How to most efficiently calculate daily enrollment from an entry and exit date in R?

The following code works, but it seems highly inefficient. Is there a more straight forward way to calculate a daily enrollment by site from an entry and exit date.

Data:

df <- data.frame(
id <- seq_along(1:10),
entry_date <- seq(as.Date("2022-01-01"), as.Date("2022-01-10"), by = 1),
exit_date <- seq(as.Date("2022-05-20"), as.Date("2022-05-30"), by = 1),
site <- rep(c("Loc1", "Loc2"), times= 5)
) %>% 
  set_names("id", "entry_date", "exit_date", "site") %>% 
  mutate(exit_date = as.character(exit_date))

df[8:10, 3] <- rep("NA", times = 3)

Create a ytd sequence:

date <- seq(as.Date("2022-01-01"), today(), by = 1)

And iterate the function below over it with:

enrolled_ytd <- map_dfr(date, ~ daily_enrollment_fun(.), .id = "date")

Function:

daily_enrollment_fun <- function(date){
  df %>% 
    select(id, entry_date, exit_date, site) %>% 
    drop_na(site) %>%
    mutate(enrolled_int = interval((entry_date), (exit_date))) %>% 
    distinct(id, .keep_all = T) %>% 
    mutate(enrolled = date %within% enrolled_int) 
}

The output is a dataframe with a TRUE/FALSE enrollment for every id and every day in the sequence of dates.
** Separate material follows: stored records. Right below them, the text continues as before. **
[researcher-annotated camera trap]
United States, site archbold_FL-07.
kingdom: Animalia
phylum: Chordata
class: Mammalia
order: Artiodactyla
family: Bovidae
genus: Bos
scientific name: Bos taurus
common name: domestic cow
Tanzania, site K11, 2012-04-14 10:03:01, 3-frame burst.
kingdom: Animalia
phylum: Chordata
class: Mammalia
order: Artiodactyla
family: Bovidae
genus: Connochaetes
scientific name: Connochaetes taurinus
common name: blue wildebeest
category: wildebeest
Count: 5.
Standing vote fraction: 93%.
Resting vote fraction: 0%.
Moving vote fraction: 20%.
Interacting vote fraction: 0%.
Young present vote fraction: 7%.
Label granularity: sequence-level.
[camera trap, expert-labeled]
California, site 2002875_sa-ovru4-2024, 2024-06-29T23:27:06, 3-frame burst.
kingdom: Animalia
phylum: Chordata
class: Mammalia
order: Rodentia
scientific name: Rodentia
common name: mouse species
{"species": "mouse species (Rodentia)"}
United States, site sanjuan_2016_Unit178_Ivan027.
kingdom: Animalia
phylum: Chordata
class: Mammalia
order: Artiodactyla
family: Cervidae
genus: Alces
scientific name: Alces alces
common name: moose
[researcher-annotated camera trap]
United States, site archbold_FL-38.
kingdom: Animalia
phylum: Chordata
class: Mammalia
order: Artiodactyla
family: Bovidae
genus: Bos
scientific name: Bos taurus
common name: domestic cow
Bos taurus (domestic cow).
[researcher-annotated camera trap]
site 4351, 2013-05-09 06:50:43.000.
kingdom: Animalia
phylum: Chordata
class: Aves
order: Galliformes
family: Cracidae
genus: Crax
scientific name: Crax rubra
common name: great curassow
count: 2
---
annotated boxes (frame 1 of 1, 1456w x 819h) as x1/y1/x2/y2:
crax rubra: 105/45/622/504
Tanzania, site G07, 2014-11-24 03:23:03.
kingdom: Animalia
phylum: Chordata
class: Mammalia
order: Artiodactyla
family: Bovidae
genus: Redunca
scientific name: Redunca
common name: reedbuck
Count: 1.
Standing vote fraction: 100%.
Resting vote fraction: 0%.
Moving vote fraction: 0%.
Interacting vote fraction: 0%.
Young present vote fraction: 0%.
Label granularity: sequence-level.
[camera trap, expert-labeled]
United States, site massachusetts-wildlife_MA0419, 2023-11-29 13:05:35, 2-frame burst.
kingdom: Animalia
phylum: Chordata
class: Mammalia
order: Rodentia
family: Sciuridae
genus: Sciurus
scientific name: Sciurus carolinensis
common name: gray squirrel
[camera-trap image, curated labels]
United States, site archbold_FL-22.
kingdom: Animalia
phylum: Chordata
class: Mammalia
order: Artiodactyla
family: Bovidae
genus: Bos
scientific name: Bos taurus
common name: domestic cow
To clean the data, I run the function:

daily_enrollment_clean_fun <- function(date, origin = "2022-01-01") {
  
  enrolled_ytd  %>% 
    mutate(date = as.numeric(date) -1,
           date = as.Date(date, origin = origin)) %>%
    group_by(date, site, enrolled) %>%
    count() %>%
    filter(enrolled == "TRUE") %>%
    ungroup() %>%
    select(-enrolled) %>% 
    arrange(desc(date))
}

Solution

Does this give you what you're looking for? I expect this should be more performant since the calculation here is vectorized once we get the stream of entries and exits into a longer form.

library(tidyverse)
df %>%
  pivot_longer(entry_date:exit_date) %>%
  filter(!is.na(value)) %>%
  mutate(change = if_else(name == "entry_date", 1, -1)) %>%
  group_by(site) %>%
  arrange(site, value) %>%
  mutate(enrollment = cumsum(change))  %>%
  complete(value = seq.Date(min(value, na.rm = TRUE), 
                                  max(value, na.rm = TRUE), 
                                  by = "day")) %>%
  fill(enrollment) %>%
  ungroup()

Result into ggplot with %>% ggplot(aes(value, enrollment, color = site)) + geom_point()

Modified input (to keep both date columns as dates)

library(tidyverse)
df <- data.frame(
  id <- seq_along(1:10),
  entry_date <- seq(as.Date("2022-01-01"), as.Date("2022-01-10"), by = 1),
  exit_date <- seq(as.Date("2022-05-21"), as.Date("2022-05-30"), by = 1),
  site <- rep(c("Loc1", "Loc2"), times= 5)
) %>% 
  set_names("id", "entry_date", "exit_date", "site")

df[8:10, 3] <- rep(NA_real_, times = 3)